Re: Reduce "Var IS [NOT] NULL" quals during constant folding

Chengpeng Yan <chengpeng_yan@outlook.com>

From: Chengpeng Yan <chengpeng_yan@Outlook.com>
To: Richard Guo <guofenglinux@gmail.com>
Cc: Robert Haas <robertmhaas@gmail.com>, Tom Lane <tgl@sss.pgh.pa.us>, David Rowley <dgrowleyml@gmail.com>, Tender Wang <tndrwang@gmail.com>, "pgsql-hackers@lists.postgresql.org" <pgsql-hackers@lists.postgresql.org>
Date: 2025-05-03T10:48:44Z
Lists: pgsql-hackers

> On May 1, 2025, at 16:33, Richard Guo <guofenglinux@gmail.com> wrote:
> 
> Here is the patchset that implements this optimization.  0001 moves
> the expansion of virtual generated columns to occur before sublink
> pull-up.  0002 introduces a new function, preprocess_relation_rtes,
> which scans the rangetable for relation RTEs and performs inh flag
> updates and virtual generated column expansion in a single loop, so
> that only one table_open/table_close call is required for each
> relation.  0003 collects NOT NULL attribute information for each
> relation within the same loop, stores it in a relation OID based hash
> table, and uses this information to reduce NullTest quals during
> constant folding.
> 
> I think the code now more closely resembles the phase 1 and phase 2
> described earlier: it collects all required early-stage catalog
> information within a single loop over the rangetable, allowing each
> relation to be opened and closed only once.  It also avoids the
> has_subclass() call along the way.
> 
> Thanks
> Richard
> <v4-0001-Expand-virtual-generated-columns-before-sublink-p.patch><v4-0002-Centralize-collection-of-catalog-info-needed-earl.patch><v4-0003-Reduce-Var-IS-NOT-NULL-quals-during-constant-fold.patch>

Hi,

I've been following the V4 patches (focusing on 1 and 2 for now): Patch 2's preprocess_relation_rtes is a nice improvement for efficiently gathering early catalog info like inh and attgenerated definitions in one pass.

However, Patch 1 needs to add expansion calls inside specific pull-up functions (like convert_EXISTS_sublink_to_join) because the main expansion work was moved before pull_up_sublinks.

Could we perhaps simplify this?

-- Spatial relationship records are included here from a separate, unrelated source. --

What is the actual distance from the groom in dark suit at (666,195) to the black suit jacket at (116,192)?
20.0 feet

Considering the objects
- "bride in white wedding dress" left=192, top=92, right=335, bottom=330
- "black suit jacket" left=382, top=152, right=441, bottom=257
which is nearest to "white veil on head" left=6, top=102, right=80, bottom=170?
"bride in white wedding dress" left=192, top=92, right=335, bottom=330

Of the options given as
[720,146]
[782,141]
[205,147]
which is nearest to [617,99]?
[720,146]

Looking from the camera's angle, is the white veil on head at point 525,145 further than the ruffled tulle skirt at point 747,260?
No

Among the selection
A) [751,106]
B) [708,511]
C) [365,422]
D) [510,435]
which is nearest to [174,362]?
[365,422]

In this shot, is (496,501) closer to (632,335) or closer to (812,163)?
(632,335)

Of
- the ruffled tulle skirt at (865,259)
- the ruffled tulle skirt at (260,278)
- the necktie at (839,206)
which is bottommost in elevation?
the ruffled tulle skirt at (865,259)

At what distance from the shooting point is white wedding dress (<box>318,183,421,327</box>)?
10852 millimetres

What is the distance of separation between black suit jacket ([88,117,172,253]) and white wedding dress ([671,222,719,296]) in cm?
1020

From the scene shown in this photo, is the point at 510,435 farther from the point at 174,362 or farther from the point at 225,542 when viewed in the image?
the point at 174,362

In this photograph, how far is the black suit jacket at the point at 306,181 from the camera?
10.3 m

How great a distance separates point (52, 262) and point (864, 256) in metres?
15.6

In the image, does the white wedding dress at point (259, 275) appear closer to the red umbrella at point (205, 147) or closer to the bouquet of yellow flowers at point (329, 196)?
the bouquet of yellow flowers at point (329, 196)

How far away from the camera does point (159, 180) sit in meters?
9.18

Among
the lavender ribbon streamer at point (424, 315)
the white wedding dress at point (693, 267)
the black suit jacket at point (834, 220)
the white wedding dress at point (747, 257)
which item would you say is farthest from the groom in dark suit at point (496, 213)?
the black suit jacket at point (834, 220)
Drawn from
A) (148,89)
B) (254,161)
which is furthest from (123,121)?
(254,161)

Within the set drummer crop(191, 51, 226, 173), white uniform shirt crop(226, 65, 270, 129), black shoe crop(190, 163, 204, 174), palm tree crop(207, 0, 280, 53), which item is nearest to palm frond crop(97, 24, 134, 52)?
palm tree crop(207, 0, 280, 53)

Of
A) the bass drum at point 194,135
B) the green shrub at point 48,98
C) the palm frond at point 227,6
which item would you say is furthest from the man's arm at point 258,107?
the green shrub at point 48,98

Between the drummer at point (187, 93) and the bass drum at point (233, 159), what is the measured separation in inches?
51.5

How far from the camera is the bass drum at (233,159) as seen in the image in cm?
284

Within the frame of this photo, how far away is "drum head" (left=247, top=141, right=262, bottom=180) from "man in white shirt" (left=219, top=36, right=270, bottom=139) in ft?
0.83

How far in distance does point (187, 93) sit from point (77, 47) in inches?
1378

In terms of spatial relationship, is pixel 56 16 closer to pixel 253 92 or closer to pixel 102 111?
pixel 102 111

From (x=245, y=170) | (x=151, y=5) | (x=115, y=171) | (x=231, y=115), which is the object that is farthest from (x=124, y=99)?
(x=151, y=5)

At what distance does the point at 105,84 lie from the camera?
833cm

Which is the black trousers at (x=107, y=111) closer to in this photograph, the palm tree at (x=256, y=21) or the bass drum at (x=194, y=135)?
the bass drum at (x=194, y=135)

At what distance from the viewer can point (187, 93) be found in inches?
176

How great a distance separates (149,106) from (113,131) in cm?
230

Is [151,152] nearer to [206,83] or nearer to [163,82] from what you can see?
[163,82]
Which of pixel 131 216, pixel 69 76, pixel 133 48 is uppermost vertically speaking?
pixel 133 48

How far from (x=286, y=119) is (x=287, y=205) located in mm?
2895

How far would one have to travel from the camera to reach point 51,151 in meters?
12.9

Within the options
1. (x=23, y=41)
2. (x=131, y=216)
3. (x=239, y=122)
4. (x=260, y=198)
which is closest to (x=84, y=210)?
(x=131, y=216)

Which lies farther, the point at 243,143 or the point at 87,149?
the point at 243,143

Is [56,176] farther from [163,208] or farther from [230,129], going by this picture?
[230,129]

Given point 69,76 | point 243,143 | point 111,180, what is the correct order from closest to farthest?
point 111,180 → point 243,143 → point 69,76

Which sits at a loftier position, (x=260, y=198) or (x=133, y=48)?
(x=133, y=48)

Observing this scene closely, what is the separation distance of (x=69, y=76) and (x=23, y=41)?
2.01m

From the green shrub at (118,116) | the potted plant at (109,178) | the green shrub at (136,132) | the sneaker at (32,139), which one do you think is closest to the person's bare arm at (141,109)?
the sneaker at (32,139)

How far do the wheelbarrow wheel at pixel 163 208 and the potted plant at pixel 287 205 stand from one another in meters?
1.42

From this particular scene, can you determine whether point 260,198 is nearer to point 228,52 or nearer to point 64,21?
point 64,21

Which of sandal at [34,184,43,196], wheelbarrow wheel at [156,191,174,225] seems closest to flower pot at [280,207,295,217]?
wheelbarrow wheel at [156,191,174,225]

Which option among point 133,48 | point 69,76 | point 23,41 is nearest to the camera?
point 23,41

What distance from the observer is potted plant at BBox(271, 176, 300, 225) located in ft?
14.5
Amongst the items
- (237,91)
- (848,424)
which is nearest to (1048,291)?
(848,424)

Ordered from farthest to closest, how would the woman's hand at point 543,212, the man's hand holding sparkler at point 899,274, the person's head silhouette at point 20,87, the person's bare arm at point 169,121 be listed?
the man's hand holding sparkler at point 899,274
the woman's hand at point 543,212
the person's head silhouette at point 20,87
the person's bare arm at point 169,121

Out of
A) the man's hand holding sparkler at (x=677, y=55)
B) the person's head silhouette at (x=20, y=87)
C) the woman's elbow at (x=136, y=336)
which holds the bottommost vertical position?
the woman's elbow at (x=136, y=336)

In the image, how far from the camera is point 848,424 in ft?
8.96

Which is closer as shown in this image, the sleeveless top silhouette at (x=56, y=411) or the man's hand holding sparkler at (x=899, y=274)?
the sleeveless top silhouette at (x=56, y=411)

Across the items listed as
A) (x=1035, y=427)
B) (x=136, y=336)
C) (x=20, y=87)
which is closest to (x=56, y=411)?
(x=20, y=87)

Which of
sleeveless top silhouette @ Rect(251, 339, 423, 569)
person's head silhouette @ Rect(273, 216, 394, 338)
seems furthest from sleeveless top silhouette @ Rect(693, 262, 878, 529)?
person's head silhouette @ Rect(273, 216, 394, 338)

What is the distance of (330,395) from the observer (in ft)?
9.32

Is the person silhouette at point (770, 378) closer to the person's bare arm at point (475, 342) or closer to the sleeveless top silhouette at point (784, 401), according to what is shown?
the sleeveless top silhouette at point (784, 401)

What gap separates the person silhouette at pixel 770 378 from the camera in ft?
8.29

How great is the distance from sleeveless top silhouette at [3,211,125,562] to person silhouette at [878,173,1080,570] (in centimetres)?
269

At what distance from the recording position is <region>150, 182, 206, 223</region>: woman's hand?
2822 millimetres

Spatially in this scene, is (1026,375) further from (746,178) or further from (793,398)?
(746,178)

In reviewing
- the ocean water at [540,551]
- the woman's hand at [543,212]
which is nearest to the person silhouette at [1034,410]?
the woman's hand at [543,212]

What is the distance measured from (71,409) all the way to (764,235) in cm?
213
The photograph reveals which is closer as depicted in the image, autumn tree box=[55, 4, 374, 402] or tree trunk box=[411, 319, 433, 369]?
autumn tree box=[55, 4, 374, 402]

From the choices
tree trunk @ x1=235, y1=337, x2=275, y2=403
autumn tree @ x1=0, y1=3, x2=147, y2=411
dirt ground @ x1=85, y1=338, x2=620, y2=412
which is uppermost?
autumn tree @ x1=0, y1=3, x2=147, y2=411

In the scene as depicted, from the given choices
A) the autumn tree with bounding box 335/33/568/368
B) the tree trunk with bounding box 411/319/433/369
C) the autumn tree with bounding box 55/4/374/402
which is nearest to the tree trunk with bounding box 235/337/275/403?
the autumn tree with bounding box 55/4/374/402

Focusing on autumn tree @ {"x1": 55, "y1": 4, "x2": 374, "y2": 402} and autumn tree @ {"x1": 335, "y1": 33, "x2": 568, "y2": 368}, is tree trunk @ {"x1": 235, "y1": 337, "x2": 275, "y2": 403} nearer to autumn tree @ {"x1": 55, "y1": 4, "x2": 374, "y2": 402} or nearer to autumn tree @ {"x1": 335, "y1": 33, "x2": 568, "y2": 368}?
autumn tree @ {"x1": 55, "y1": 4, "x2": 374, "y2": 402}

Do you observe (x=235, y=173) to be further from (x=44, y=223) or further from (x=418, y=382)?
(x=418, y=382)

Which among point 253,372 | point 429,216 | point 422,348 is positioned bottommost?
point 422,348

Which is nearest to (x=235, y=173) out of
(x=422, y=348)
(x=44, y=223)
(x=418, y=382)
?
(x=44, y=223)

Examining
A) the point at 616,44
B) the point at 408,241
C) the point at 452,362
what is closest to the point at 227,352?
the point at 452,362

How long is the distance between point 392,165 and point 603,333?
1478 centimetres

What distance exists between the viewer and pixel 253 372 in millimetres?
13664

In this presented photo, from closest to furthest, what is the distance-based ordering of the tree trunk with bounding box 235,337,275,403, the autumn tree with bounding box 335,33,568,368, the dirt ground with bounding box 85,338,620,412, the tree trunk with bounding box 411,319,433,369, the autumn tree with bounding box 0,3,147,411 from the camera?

What if preprocess_relation_rtes only collected the attgenerated definitions (storing them, maybe in a hashtable like planned for attnotnull in Patch 3), but didn't perform the actual expansion (Var replacement)?

Then, we could perform the actual expansion (Var replacement) in a separate, single, global step later on. Perhaps after pull_up_sublinks (closer to the original timing), or maybe even later still, for instance after flatten_simple_union_all, once the main query structure including pulled-up subqueries/links has stabilized? A unified expansion after the major structural changes seems cleaner. I'm not sure where is the better position now.

This might avoid the need for the extra expansion calls within convert_EXISTS_sublink_to_join, etc., keeping the information gathering separate from the expression transformation and potentially making the overall flow a bit cleaner.

Any thoughts?

Thanks,

Chengpeng Yan